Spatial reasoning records
_ _ _
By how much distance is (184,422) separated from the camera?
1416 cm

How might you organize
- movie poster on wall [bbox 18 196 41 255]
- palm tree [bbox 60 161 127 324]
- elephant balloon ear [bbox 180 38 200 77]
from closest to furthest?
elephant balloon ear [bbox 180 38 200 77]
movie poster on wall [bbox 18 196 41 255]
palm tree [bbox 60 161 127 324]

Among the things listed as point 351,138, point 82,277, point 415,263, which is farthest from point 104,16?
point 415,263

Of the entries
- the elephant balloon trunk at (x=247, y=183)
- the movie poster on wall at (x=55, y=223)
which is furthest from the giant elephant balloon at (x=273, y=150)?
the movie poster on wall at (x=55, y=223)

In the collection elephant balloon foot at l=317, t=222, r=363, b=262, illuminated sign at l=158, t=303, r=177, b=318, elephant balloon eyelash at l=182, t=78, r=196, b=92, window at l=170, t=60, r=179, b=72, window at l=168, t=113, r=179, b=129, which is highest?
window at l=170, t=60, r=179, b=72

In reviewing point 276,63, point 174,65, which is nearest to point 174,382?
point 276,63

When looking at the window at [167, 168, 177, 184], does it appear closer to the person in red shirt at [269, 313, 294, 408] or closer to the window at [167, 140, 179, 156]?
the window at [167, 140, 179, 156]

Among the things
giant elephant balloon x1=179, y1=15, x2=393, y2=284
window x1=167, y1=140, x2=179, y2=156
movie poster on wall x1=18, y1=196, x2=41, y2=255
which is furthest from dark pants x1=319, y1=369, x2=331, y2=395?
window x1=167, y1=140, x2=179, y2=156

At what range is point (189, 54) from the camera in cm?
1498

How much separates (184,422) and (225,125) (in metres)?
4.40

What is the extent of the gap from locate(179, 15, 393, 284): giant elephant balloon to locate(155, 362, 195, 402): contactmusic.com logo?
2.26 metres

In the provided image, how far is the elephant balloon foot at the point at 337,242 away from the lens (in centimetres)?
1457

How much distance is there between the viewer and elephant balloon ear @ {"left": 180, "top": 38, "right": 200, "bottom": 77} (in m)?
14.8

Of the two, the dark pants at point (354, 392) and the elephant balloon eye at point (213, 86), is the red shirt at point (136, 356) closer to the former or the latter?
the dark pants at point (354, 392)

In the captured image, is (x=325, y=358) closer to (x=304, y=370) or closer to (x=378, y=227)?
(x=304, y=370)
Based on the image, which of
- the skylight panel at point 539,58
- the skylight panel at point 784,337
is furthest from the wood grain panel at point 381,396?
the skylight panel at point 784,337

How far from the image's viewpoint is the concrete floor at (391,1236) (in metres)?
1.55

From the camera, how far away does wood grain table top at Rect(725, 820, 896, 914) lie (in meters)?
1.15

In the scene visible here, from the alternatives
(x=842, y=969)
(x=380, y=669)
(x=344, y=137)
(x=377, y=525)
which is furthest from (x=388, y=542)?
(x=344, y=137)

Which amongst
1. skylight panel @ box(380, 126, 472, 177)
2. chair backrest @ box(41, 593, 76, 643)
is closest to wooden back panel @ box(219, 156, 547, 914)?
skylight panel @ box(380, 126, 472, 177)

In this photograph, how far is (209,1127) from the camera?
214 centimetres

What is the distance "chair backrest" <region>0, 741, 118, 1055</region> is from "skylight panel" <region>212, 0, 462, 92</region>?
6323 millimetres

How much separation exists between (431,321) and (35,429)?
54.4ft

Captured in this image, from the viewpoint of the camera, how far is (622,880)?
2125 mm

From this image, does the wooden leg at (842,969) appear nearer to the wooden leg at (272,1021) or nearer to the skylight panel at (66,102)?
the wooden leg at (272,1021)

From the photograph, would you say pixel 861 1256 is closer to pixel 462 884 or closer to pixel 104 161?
_ _ _
TO DO: Write out the entries above again, switching "wood grain" to "oak" and leaving everything else unchanged.

CORRECT RESPONSE:
By how much distance is (184,422) separated from the camera?
1416 cm

How might you organize
- movie poster on wall [bbox 18 196 41 255]
- palm tree [bbox 60 161 127 324]
- elephant balloon ear [bbox 180 38 200 77]
from closest to furthest?
elephant balloon ear [bbox 180 38 200 77]
movie poster on wall [bbox 18 196 41 255]
palm tree [bbox 60 161 127 324]

Among the things listed as point 351,138, point 82,277, point 415,263, which is farthest from point 104,16?
point 415,263

Of the entries
- the elephant balloon trunk at (x=247, y=183)
- the movie poster on wall at (x=55, y=223)
which is furthest from the giant elephant balloon at (x=273, y=150)?
the movie poster on wall at (x=55, y=223)

In the collection elephant balloon foot at l=317, t=222, r=363, b=262, illuminated sign at l=158, t=303, r=177, b=318, elephant balloon eyelash at l=182, t=78, r=196, b=92, window at l=170, t=60, r=179, b=72, window at l=168, t=113, r=179, b=129, which is highest?
window at l=170, t=60, r=179, b=72

In reviewing point 276,63, point 174,65, which is nearest to point 174,382?
point 276,63

When looking at the window at [167, 168, 177, 184], does it appear closer to the person in red shirt at [269, 313, 294, 408] or closer to the window at [167, 140, 179, 156]?
the window at [167, 140, 179, 156]

Among the things
giant elephant balloon x1=179, y1=15, x2=393, y2=284
window x1=167, y1=140, x2=179, y2=156
movie poster on wall x1=18, y1=196, x2=41, y2=255
which is furthest from dark pants x1=319, y1=369, x2=331, y2=395?
window x1=167, y1=140, x2=179, y2=156

At what range is point (189, 54) from the camera in cm?
1498

How much separates (184,422) and (225,125) (in metres)?
4.40

What is the extent of the gap from locate(179, 15, 393, 284): giant elephant balloon to locate(155, 362, 195, 402): contactmusic.com logo?
2.26 metres

In the provided image, how far is the elephant balloon foot at the point at 337,242 away from the lens (in centimetres)?
1457

How much distance is there between the viewer and elephant balloon ear @ {"left": 180, "top": 38, "right": 200, "bottom": 77} (in m)?
14.8

Of the two, the dark pants at point (354, 392) and the elephant balloon eye at point (213, 86), is the red shirt at point (136, 356) closer to the former or the latter?
the dark pants at point (354, 392)

In the captured image, is (x=325, y=358) closer to (x=304, y=370) or closer to (x=378, y=227)?
(x=304, y=370)
Based on the image, which of
- the skylight panel at point 539,58
- the skylight panel at point 784,337
is furthest from the oak panel at point 381,396?
the skylight panel at point 784,337

How far from the image's viewpoint is the concrete floor at (391,1236) (in metres)?
1.55

From the camera, how far away does oak table top at Rect(725, 820, 896, 914) lie (in meters)?
1.15

In the scene visible here, from the alternatives
(x=842, y=969)
(x=380, y=669)
(x=344, y=137)
(x=377, y=525)
which is furthest from (x=388, y=542)?
(x=344, y=137)

Which amongst
1. skylight panel @ box(380, 126, 472, 177)
2. chair backrest @ box(41, 593, 76, 643)
is closest to wooden back panel @ box(219, 156, 547, 914)?
skylight panel @ box(380, 126, 472, 177)

In this photograph, how far is (209,1127) from the camera?
214 centimetres

What is the distance "chair backrest" <region>0, 741, 118, 1055</region> is from "skylight panel" <region>212, 0, 462, 92</region>?
6323 millimetres

How much separation exists between (431,321) and (35,429)?
54.4ft

Captured in this image, from the viewpoint of the camera, how far is (622,880)?
2125 mm

From this image, does the wooden leg at (842,969) appear nearer to the wooden leg at (272,1021) or nearer to the skylight panel at (66,102)?
the wooden leg at (272,1021)

From the photograph, would you say pixel 861 1256 is closer to pixel 462 884 or closer to pixel 104 161?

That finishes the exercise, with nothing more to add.